Copy each line of the data below in which the word "marking" can be found.
..............................
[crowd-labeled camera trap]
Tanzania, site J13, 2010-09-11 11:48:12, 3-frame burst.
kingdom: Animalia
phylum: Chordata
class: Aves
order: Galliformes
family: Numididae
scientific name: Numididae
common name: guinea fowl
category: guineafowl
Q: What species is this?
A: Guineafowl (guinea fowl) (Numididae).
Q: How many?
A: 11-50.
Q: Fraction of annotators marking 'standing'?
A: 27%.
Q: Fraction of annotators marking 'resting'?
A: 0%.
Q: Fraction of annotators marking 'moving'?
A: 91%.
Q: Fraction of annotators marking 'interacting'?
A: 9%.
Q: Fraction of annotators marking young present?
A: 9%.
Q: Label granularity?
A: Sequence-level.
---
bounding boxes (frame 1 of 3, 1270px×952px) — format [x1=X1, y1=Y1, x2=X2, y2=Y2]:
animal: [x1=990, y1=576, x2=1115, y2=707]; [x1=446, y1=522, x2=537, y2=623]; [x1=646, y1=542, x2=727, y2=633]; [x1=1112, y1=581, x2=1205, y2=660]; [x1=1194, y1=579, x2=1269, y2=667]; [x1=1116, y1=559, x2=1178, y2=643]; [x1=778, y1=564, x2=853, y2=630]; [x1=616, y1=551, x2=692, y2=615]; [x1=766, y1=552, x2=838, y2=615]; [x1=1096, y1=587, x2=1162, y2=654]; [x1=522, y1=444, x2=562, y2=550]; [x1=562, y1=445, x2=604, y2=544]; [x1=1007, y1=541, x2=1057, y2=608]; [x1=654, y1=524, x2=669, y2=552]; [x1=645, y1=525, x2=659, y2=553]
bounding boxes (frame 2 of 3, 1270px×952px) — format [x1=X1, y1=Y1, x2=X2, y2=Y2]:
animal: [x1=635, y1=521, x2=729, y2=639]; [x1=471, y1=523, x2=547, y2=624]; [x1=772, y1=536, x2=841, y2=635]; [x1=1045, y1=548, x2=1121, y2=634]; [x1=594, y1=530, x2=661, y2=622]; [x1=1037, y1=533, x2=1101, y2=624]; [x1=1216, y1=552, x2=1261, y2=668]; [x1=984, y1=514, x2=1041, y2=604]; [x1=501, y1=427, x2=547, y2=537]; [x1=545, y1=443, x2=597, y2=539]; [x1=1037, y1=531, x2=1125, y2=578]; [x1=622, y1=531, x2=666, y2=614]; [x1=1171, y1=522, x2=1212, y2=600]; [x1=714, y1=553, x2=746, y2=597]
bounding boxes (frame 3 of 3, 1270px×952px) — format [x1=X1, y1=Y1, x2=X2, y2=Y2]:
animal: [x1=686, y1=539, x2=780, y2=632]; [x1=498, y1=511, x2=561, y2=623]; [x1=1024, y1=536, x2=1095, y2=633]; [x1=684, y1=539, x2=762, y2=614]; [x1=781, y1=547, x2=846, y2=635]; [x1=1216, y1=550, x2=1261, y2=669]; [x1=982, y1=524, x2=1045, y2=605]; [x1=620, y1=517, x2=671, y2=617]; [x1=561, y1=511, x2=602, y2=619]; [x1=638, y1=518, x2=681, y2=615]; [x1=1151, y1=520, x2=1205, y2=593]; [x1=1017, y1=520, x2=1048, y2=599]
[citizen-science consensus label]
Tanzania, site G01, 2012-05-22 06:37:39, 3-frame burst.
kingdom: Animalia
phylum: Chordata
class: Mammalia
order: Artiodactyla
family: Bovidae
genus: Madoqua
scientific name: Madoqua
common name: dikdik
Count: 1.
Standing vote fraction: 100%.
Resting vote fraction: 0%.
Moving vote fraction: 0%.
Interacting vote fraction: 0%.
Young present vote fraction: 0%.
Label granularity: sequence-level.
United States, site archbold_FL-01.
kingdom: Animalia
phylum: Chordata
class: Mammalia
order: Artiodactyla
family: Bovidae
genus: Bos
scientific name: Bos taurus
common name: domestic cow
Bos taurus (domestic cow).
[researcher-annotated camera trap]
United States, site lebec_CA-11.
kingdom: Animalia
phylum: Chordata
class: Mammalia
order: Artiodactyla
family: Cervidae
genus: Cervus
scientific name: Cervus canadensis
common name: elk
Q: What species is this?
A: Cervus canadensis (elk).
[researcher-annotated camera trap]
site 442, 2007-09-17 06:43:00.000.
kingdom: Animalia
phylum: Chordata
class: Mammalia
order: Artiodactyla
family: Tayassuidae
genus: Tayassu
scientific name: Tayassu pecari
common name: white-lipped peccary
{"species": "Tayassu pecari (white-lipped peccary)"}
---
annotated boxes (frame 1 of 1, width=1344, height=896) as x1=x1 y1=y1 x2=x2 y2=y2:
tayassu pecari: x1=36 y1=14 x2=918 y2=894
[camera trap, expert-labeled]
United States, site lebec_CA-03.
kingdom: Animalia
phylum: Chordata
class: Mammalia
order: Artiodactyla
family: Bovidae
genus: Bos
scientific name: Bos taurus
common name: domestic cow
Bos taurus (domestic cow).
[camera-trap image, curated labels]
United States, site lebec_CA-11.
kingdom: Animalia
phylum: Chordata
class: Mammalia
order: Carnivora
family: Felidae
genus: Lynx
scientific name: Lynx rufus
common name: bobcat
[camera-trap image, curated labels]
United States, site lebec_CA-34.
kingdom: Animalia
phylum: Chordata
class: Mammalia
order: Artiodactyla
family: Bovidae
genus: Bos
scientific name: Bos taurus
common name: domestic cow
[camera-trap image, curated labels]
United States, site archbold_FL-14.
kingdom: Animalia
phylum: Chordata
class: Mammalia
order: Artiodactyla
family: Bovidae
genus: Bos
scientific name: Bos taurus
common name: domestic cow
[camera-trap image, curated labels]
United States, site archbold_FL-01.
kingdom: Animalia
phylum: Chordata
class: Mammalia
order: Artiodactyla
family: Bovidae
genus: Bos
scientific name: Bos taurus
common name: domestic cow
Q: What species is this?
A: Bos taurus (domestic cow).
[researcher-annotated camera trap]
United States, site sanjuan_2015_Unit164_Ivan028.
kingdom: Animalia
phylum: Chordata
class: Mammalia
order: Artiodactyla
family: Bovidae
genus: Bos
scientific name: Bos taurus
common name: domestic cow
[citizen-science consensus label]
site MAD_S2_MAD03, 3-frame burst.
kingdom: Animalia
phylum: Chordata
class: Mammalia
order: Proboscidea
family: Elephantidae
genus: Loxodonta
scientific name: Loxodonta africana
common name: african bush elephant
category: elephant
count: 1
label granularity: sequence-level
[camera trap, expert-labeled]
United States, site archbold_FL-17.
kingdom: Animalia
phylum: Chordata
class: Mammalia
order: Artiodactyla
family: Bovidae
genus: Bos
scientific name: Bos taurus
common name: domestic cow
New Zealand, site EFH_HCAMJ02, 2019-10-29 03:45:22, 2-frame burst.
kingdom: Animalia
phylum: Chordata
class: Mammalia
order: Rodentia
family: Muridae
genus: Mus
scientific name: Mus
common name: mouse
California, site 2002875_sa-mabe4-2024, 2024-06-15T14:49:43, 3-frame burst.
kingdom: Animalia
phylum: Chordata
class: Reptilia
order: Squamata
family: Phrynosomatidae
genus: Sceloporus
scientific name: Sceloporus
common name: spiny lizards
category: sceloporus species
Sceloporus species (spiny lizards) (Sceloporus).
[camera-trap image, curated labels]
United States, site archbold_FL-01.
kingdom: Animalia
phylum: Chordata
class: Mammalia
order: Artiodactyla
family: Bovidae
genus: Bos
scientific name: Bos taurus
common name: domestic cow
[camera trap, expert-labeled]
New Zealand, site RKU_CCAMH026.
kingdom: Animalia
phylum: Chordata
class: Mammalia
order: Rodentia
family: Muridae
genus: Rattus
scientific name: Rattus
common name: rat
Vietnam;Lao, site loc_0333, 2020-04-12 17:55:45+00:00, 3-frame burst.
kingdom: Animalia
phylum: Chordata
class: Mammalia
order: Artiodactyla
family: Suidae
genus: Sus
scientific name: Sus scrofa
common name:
..............................
▶ SOLUTION TO THE EXERCISE:
Q: Fraction of annotators marking 'standing'?
Q: Fraction of annotators marking 'resting'?
Q: Fraction of annotators marking 'moving'?
Q: Fraction of annotators marking 'interacting'?
Q: Fraction of annotators marking young present?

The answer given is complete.